Are constructor methods in interfaces bad?
Whether or not they are bad, I am not aware of any language that has the ability to specify a constructor on an interface.
That being said, however, I personally do not believe that the constructor of an object is part of that object's interface and as such adding a constructor to an interface would inhibit the natural flexibility that interfaces afford.
They are bad in that they serve no purpose. At its core, an interface is simply a data passing contract. There is no implemenation attached with an interface and hence there is nothing to initialize and no need for a constructor.
If you need some sort of initialization your much better off using an abstract class.

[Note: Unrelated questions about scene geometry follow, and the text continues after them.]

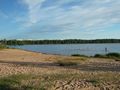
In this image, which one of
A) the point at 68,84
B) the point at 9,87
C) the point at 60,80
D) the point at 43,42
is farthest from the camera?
the point at 43,42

Although interfaces can't have constructors in most languages, the Factory pattern provides a contract for constructing objects, similar to an interface. Take a look at that.
What if your object implemented more than one interface? In what order should 'interface constructors' be called?
Why do people think that anybody wants to instantiate the interface?
What we want to do is to force implementers to implement the constructor, just like other interface methods.
An interface is like a contract. Let's say I have an interface Queue, and I want to make sure that implementers create a constructor with one argument, which creates a singleton queue (A new queue with just that element). Why should that not be part of the contract? With at least Java interfaces, that cannot be specified.
First off, I disagree that interface is just a data passing contract. If that were true you would be allowed to define properties in an interface.
I wouldn't exactly think it's weird to do something like:
interface IDBConnection
{
function __construct( $connectionString );
function executeNonQuery( $commandText, $paramters=null);
function executeScalar( $commandText, $paramters=null);
function executeSingle( $commandText, $paramters=null);
function executeArray( $commandText, $paramters=null);
}
This would enable you to create instances of third party classes for data access based on simple reflection instead of just being a data contract.
I'm pretty sure that this isn't the best example, I'd go for an abstract base class here in the real world, but I'm also pretty sure that there are perfectly valid reasons for defining a constructor methods' contract in an interface that I haven't thought of.
I haven't seen it done, but i wouldn't think it to be weird or bad.